* [Pertanyaan]:
1: Jawab pertanyaan berikut berdasarkan tulisan tentang aksi mogok buruh.
(a) Siapa saja yang diolok-olok Jose Mourinho?
(b) Pada bulan dan tahun berapa surat Albert Einstein yang disebut itu ditulis?
(c) Dari situs apa sumber gambarnya?
2: Teruskan tulisan tentang aksi mogok buruh ini mulai dari kalimat terakhirnya.

Wahai Pembela dan Penentang Aksi Mogok Buruh, Apa yang Sebenarnya Anda Bela?

Sumber gambar
Sumber gambar posronda.net

Sangat langka menemukan pengusaha kaya raya, sebab tak semua pengusaha otomatis kaya raya, yang secara terbuka membela aksi-aksi demo buruh. Jika Anda mengklaim situasi demikian sebagai bukti empiris “bebalnya kaum pengusaha”, dapat dipastikan bahwa Anda adalah tipikal manusia bebal itu sendiri; yang masih harus belajar memahami bahwa di dalam hitam ada putih dan di dalam putih ada hitam. Bebal teriak bebal, itu segendang sepenarian sama Jose Mourinho yang mengolok-olok Louis Van Gaal dan Arsene Wenger sebagai “sedang berusaha membeli trofi juara” karena rajin belanja pemain di musim transfer lalu untuk kemudian niscaya ditirunya di musim transfer yang akan datang karena kesulitan sendiri melihat posisi klasemen Chelsea di layar smartphone yang kecil, sebab ada di nyaris telapak kaki.

Menyaksikan perdebatan rutin serupa siklus beol antara pendukung dan penentang aksi demo buruh, juga debat-debat bermuka dua lainnya, sudah sampai pada level njijiki lantaran meributkan baik versus buruk, mulia versus hina, proletar versus borjuis, dan ujungnya surga versus neraka. Albert Einstein palingan akan cekikikan dari kuburnya sembari menyorongkan isi salah satu suratnya di bulan Mei 1930, betapa sesungguhnya tak pernah ada ukuran atas segala sesuatu tetapi kita semua harus dapat mempertanggungjawabkannya.

* [Data]:
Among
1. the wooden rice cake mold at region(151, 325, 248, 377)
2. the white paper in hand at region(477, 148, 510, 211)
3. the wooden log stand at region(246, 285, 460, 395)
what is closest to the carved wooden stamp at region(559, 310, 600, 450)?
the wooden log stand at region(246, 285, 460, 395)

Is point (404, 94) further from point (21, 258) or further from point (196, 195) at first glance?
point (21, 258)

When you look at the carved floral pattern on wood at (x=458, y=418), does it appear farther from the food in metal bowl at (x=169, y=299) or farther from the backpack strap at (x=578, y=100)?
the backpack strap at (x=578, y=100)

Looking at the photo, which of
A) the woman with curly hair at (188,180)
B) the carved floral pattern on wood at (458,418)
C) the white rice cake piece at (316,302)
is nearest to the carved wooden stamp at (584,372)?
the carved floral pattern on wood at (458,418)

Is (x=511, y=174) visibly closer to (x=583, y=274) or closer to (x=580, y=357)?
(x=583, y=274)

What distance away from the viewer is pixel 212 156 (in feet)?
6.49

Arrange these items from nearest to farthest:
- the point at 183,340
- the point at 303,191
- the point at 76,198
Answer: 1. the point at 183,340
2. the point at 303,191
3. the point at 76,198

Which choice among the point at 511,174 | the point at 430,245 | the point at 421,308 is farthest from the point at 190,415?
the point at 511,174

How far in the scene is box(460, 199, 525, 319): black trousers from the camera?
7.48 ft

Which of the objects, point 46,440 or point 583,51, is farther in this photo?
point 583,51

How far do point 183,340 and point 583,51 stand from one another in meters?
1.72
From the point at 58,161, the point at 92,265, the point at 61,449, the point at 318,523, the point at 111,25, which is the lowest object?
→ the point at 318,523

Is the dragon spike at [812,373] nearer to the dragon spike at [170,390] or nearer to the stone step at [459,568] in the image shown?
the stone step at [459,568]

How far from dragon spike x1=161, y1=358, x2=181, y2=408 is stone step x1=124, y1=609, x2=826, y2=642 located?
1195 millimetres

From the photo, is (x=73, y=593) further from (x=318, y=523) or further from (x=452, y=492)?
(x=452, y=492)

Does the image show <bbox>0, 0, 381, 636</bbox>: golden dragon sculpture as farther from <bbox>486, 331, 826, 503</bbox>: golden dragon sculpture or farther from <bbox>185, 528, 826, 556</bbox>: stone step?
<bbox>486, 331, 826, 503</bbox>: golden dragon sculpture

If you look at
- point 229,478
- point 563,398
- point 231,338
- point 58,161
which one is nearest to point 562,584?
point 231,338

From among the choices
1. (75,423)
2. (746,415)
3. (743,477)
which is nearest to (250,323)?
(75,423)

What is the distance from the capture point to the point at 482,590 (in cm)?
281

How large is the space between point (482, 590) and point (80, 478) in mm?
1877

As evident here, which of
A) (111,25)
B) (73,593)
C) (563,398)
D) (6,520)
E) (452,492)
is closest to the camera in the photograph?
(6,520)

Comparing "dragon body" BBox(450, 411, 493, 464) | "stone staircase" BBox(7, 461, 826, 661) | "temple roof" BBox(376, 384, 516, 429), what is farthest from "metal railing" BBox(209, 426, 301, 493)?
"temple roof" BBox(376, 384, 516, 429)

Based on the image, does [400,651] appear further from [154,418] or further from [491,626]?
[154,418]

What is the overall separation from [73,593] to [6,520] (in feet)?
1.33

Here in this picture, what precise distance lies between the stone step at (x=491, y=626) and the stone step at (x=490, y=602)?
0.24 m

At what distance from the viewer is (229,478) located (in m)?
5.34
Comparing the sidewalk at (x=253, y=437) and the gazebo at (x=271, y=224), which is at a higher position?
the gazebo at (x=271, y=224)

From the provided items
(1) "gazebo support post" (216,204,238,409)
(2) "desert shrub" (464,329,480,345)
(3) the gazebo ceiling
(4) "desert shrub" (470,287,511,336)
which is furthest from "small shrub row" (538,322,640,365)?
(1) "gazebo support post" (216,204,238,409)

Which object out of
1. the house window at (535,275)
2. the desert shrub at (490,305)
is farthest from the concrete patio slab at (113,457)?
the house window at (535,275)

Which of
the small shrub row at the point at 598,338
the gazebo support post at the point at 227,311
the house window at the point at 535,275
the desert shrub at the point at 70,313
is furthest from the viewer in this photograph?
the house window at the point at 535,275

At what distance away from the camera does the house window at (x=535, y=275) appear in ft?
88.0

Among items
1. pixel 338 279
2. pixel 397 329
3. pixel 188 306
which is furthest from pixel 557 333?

* [Jawaban]:
1:
(a) Louis Van Gaal dan Arsene Wenger.
(b) Mei 1930.
(c) posronda.net.

2:
Saya yang sudah puluhan tahun menjadi pengusaha beragam bidang, dari buku, guest house, properti, travelling, hingga advertising, dan sudah menikmati manisnya meski tak setaipan Tuan Kokok Dirgantoro lantaran Alphard telah saya jual sejak gemar ikut pengajian tasawuf di Sewon, tertawa saja sembari mainan m-Banking menyaksikan debat absurd seribu kepentingan itu.

Lha iya, memang itu debat klise tak berujung sampai kiamat kok, yang akan kembali terulang di waktu-waktu berikutnya. Persis debat halal-haram mengucapkan selamat Natal sebentar lagi. Siapin tenaga debatmu lho biar dapat surga.

Anda yang membela aksi buruh dengan pekikan ideologis Marxis berslogan “hancurkan kapitalisme” atau “saatnya kaum proletar melawan candu kaum borjuis”, apa beneran bisa menyediakan lapangan kerja kepada mereka yang membutuhkan penghasilan? Apa pekik-pekik ideologis dikotomis-sumir-nisbi itu sanggup mengobati sakit mereka, kebutuhan makan mereka, juga biaya sekolah anak-anak mereka? Jangan-jangan, sindir Soe Hok Gie, Anda teriak-teriak begitu sebab Anda sedang merayakan posisi: “Munafik adalah berteriak saat di bawah dan menindas saat berkuasa.”

Dor!

Berkelahi untuk mengumbulkan satu wacana, atas nama Yang Mulia HAM dan demokrasi sekalipun, dengan menindas wacana lainnya (sebutlah kubu pengusaha), saya pikir tak jauh beda dengan kesibukan meniup kondom bekas pakai sembari mencengkeram satu sisinya sehingga menggelembung sisi lainnya. Coba lepaskan cengkeraman Anda, bukankah gembungnya akan sama rata?

Maksud saya begini, Lur.

Bahwa ada memang pengusaha yang sempurna mewarisi genetika Qarun plus Fir’aun, macam donatur makelar minyak yang lagi naik daun kepada calon presiden yang tak jadi sebesar 500 miliar, hal demikian tak usah dipungkiri. Hanya ada satu kata untuk pengusaha rajim demikian: LAWAN!!!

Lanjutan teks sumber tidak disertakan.